Some years ago, Razer teamed up with Belkin to create the n52te SpeedPad gaming keypad. The device was very successful, and pushed the boundaries of what a gaming keypad could offer gamers. Razer ended up taking over the gaming keypad and released it on its own as the “Nostromo”. Now, Razer is taking the gaming keypad to a whole new level as it has released the “Orbweaver Elite Mechanical Gaming Keypad”. Visually, the Orbweaver looks like an evolved version of its Nostromo predecessor, but the real difference is so much more than looks alone.
The Orbweaver features 20 programmable, mechanical gaming keys. Razer chose to use the Cherry MX Blue mechanical keys for the Orbweaver, which have a pleasing, audible clicking noise and a very short actuation length. The keys are very fast and feel terrific, unlike squishy membrane keys found on cheaper keypads. In contrast, the previous Nostromo keypad only had 16 buttons. Additionally, Razer has setup the device for 20-key anti-ghosting. This means that you can fully depress all of the keys at once and each command will be processed – a HUGE advantage over other keypads and keyboards that don’t have such anti-ghosting tech built-in. Razer’s new Orbweaver is also fully-compatible with its Synapse 2.0 control software suite. This allows you to take your Orbweaver’s settings through the cloud to any PC you download the software to. I have to give Razer some serious Kudos in their Synapse program. The idea of unifying drivers and control profiles like this in the cloud is a stroke of genius. The Orbweaver does allow gamers to adjust the various hold points on the keypad for better fit and increased hand relaxation. However, this is a process which can take a while as it requires a bit of trial and error to find just the right position for the various pads. Once set in place, however, your hand should be comfy and free of strain.

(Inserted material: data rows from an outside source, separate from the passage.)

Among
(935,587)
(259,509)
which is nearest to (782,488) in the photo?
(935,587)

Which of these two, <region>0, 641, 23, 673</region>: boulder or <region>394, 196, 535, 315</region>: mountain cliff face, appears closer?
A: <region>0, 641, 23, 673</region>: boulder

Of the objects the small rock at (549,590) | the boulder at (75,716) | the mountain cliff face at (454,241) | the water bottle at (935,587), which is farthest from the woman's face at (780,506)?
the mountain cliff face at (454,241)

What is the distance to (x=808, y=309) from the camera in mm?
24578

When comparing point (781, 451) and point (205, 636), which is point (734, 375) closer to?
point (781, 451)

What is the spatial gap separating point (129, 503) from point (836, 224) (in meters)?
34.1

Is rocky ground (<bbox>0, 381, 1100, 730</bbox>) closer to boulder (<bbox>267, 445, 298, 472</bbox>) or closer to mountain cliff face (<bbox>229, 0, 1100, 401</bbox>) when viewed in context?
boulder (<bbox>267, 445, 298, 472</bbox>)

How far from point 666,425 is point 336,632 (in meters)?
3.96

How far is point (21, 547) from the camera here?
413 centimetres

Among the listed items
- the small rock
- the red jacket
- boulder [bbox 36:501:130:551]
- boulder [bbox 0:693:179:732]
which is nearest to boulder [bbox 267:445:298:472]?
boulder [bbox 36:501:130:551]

Razer has kept the directional pad from earlier models on the Orbweaver, and it can replace using the WASD keys for moving around in shooter titles as well as any other function you configure it to. The 8-way directional pad works surprisingly well for moving your character on-screen which is something I was not expecting, just thinking on a bio-mechanical level. Additionally, gamers using the Orbweaver can switch between 8 different keymaps and an unlimited number of profiles. This expands the usability of the Orbweaver a great deal, and I would have no problem using it for a long while into the future.
Official Technical Specifications
- Full mechanical keys with 50g actuation force
- 20 fully programmable keys
- Programmable 8-way directional thumb-pad
- Adjustable hand , thumb, and palm-rests modules for maximum comfort
- Instantaneous switching between 8 key maps
- Unlimited macro lengths
- Stores unlimited game profiles
- Backlit keypad for total control even in dark conditions
- Synapse 2.0 enabled
- Approximate size: 55 mm / 2.17” (Depth) x 154 mm / 6.06” (Width) x 202 mm / 7.95” (Height)

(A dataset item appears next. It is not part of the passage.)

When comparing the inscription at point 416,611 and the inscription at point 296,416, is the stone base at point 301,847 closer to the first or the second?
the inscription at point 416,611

- Approximate Weight: 300 g / 0.66 lbs
The Razer Orbweaver’s biggest problem is its price point. At $129.99, the Orbweaver costs more than many full-sized gaming keyboards. This price point creates somewhat of a dilemma Does a gamer go for the big keyboard and be able to type on it or the smaller keypad and only be able to use it for games and non-typing applications? I am unsure as to what the Orbweaver actually costs to produce, but I would have liked to see the peripheral go for a $99 dollar price point.
Overall, the Razer Orbweaver Elite Mechanical Gaming Keypad is an exceptional device for gamers who prefer maximizing the available space on their keyboard trays or have a desk setup with a lack thereof. Flight sim aficionados will find great use for the keypad, as it allows them not to rely on a full-size keyboard for more mundane commands (e.g. landing gear, trim, etc) while still being able to use their flight stick in center position. FPS gamers will appreciate its small profile and quick-action keys, which are very close together. These factors greatly increase reaction time and helped me in several multiplayer matches of Call of Duty: Black Ops II.